12105 – [XDM30] Allow any Unicode character in a string

This is an archived snapshot of W3C's public bugzilla bug tracker, decommissioned in April 2019. Please see the home page for more details.

Bug 12105 - [XDM30] Allow any Unicode character in a string

Summary: [XDM30] Allow any Unicode character in a string

Status:	RESOLVED WONTFIX

Alias:	None

Product:	XPath / XQuery / XSLT
Classification:	Unclassified
Component:	Data Model 3.0 (show other bugs)
Version:	Working drafts
Hardware:	PC Windows NT

Importance:	P2 enhancement
Target Milestone:	---
Assignee:	Norman Walsh
QA Contact:	Mailing list for public feedback on specs from XSL and XML Query WGs

URL:
Whiteboard:
Keywords:

Depends on:
Blocks:

Reported:	2011-02-17 09:11 UTC by Michael Kay
Modified:	2011-07-27 19:12 UTC (History)
CC List:	1 user (show)

See Also:

Attachments

Description Michael Kay 2011-02-17 09:11:57 UTC

This is an enhancement request to enhance the data model so that any Unicode character is allowed in a string.
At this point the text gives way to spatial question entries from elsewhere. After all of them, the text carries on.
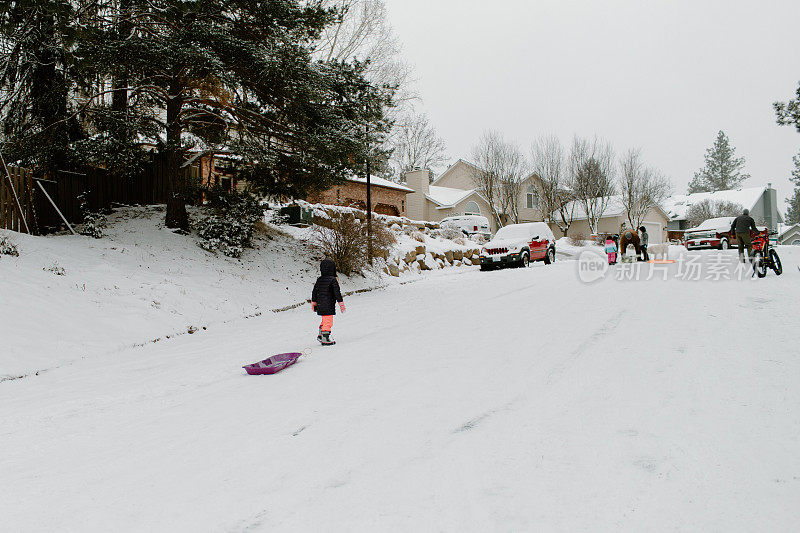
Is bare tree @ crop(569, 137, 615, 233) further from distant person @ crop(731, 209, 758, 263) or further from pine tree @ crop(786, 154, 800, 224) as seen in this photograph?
pine tree @ crop(786, 154, 800, 224)

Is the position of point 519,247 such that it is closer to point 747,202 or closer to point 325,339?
point 325,339

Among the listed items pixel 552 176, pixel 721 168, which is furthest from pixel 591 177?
pixel 721 168

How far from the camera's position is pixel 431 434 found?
392 cm

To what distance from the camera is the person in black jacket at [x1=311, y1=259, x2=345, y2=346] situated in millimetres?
7906

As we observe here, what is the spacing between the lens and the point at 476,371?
5.68 meters

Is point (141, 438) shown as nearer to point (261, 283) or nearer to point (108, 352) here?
point (108, 352)

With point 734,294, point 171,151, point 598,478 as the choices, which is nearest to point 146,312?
point 171,151

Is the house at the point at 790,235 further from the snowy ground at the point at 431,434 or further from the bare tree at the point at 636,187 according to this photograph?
the snowy ground at the point at 431,434

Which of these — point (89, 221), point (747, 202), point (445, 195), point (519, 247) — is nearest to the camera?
point (89, 221)

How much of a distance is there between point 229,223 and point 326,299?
8.32 metres

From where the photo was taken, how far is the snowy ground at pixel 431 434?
284cm

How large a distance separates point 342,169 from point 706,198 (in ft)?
206

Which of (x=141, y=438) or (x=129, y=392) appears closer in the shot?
(x=141, y=438)

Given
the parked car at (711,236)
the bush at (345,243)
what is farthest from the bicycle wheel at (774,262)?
the parked car at (711,236)
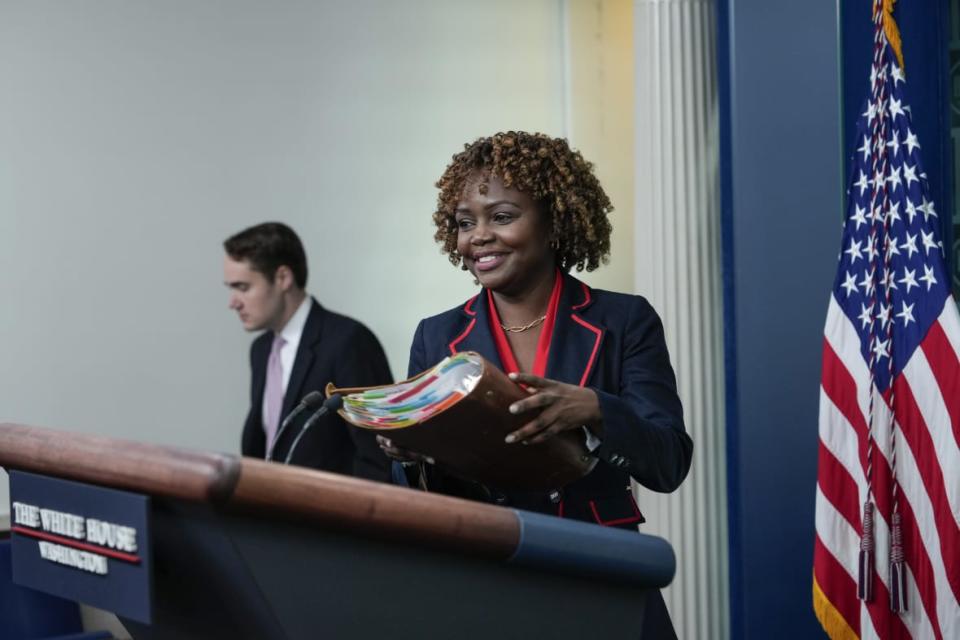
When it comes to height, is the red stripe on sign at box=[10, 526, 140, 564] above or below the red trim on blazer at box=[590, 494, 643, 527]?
above

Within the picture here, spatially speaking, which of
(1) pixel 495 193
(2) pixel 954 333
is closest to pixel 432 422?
(1) pixel 495 193

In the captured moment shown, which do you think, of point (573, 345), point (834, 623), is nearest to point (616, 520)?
point (573, 345)

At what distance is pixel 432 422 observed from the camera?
1.50 m

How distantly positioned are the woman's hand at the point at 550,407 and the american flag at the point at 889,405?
1.69 m

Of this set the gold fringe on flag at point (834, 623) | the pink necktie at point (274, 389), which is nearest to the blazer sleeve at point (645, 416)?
the gold fringe on flag at point (834, 623)

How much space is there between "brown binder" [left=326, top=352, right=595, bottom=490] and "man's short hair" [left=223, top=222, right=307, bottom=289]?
277 centimetres

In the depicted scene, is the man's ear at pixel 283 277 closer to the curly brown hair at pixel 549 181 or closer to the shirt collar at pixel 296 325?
the shirt collar at pixel 296 325

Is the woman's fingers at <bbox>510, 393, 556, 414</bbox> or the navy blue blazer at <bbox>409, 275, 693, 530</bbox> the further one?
the navy blue blazer at <bbox>409, 275, 693, 530</bbox>

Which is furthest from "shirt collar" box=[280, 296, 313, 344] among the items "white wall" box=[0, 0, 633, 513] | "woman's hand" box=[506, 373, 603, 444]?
"woman's hand" box=[506, 373, 603, 444]

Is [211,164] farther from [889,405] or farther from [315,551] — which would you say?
[315,551]

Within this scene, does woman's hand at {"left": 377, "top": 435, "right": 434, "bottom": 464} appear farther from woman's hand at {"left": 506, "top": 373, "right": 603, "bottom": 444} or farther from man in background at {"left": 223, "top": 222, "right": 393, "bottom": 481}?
man in background at {"left": 223, "top": 222, "right": 393, "bottom": 481}

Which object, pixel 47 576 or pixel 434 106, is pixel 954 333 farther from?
pixel 434 106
It is raised in response to an action from the XSL Working Group.

In practice the proposed change means (a) all XML 1.1 characters are allowed by all processors, and (b) the Unicode NUL character (x0) is allowed by all processors.

Serialization would fail if a string contains a character not permitted in the version of XML that is the target of serialization. Tree construction, however, will not reject any characters as invalid.
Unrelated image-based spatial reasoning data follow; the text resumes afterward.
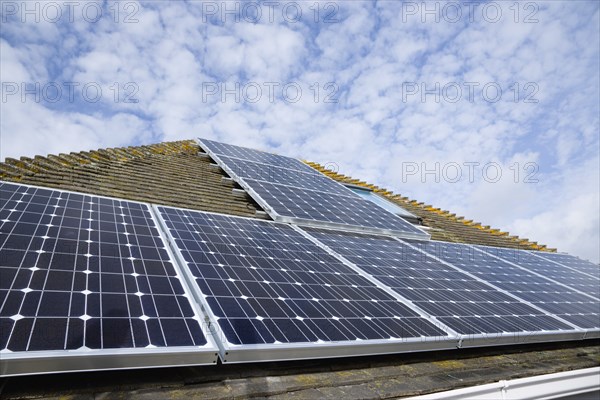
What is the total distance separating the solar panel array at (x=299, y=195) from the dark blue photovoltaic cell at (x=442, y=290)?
0.86 metres

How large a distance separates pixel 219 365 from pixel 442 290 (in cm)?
434

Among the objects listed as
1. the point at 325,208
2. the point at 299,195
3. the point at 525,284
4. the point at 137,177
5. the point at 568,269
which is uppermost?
the point at 137,177

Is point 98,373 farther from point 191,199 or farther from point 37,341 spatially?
point 191,199

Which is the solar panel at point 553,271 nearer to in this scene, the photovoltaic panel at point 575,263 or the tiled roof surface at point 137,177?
the photovoltaic panel at point 575,263

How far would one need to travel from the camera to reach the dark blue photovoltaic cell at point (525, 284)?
7.33m

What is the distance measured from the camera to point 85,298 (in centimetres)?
343

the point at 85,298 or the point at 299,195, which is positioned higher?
the point at 299,195

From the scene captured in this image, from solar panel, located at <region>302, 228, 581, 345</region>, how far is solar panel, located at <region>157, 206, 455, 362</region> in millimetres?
567

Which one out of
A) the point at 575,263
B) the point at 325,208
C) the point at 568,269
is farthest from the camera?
the point at 575,263

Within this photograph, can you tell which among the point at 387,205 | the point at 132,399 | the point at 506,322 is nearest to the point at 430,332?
the point at 506,322

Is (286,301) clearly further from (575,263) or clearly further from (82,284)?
(575,263)

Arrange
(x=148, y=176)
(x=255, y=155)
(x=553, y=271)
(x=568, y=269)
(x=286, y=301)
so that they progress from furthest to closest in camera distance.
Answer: (x=255, y=155) → (x=568, y=269) → (x=553, y=271) → (x=148, y=176) → (x=286, y=301)

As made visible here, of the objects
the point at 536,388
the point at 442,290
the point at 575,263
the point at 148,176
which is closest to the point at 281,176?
the point at 148,176

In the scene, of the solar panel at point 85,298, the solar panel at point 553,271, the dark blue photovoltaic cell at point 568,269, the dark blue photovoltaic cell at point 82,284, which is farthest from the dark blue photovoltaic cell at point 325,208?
the solar panel at point 85,298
Parsing of lexical XML is still free to use XML 1.0 or XML 1.1 rules an implementor discretion.

Justification: we allow input from sources that are not constrained by the XML rules, notably by using unparsed-text() or codepoints-to-string(), or by calling external functions. Restricting the character set that can be returned by these functions creates work for implementors, imposes a performance penalty, and restricts what users can do with the language, all quite unnecessarily.

We want to allow import of JSON data, with full round-tripping. This is hampered by the fact that JSON strings allow characters that are not legal in XDM. The alternative is to hold such strings in escaped form, which is very inconvenient for users.
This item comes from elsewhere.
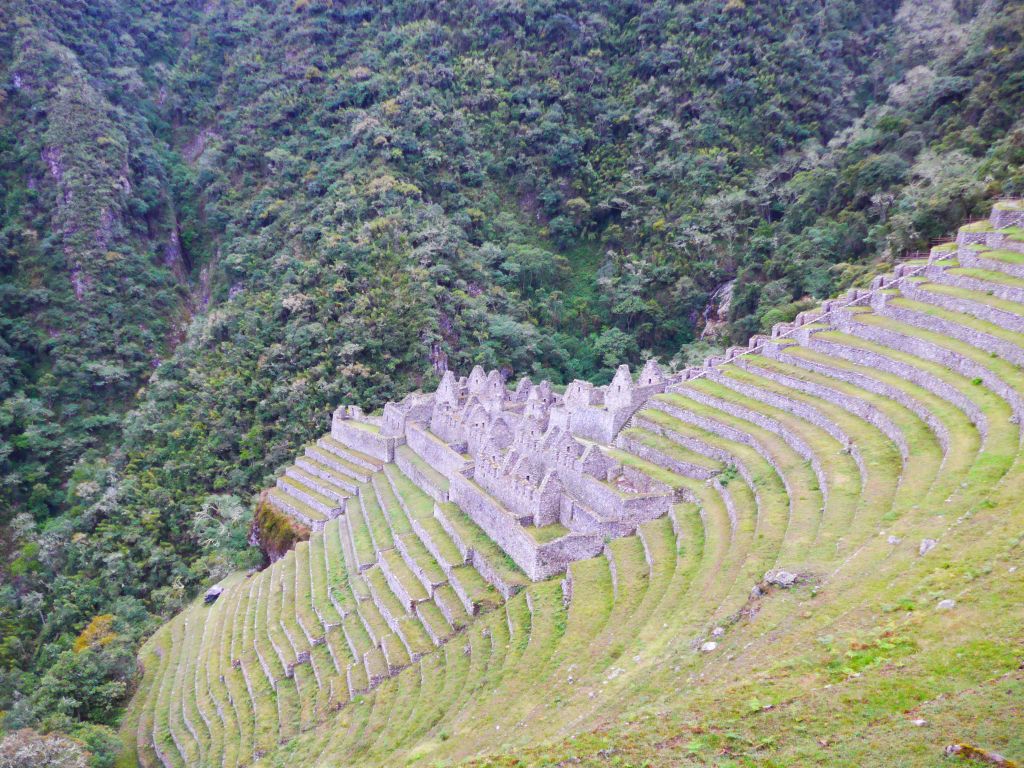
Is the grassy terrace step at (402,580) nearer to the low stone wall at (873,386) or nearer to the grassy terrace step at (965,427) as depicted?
the low stone wall at (873,386)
Casting to string will not reject characters disallowed by XML. For validation of XDM nodes (e.g. using [xsl:]validation or XQuery validate{}) it will be implementation-defined whether the character set allowed in xs:string values is XML 1.0, XML 1.1, or the full XDM set. This preserves the freedom of implementations to use an off-the-shelf validation engines.

[For the avoidance of doubt, "any character" does not include unpaired surrogates. It is of course possible that some external data sources will supply pseudo-strings containing unpaired surrogates. This is analogous to supplying a string that is supposed to be encoded in UTF-8 but contains bytes that cannot be decoded: it is not possible to interpret what is returned as a sequence of characters. An interface that wishes to handle octet streams containing such oddities must handle it as a sequence of integers, or as hexBinary)].

Comment 1 Michael Kay 2011-07-27 19:12:44 UTC

The WG decided not to change the spec to allow NUL or unpaired surrogates to appear in strings; all XML 1.1 characters can already appear.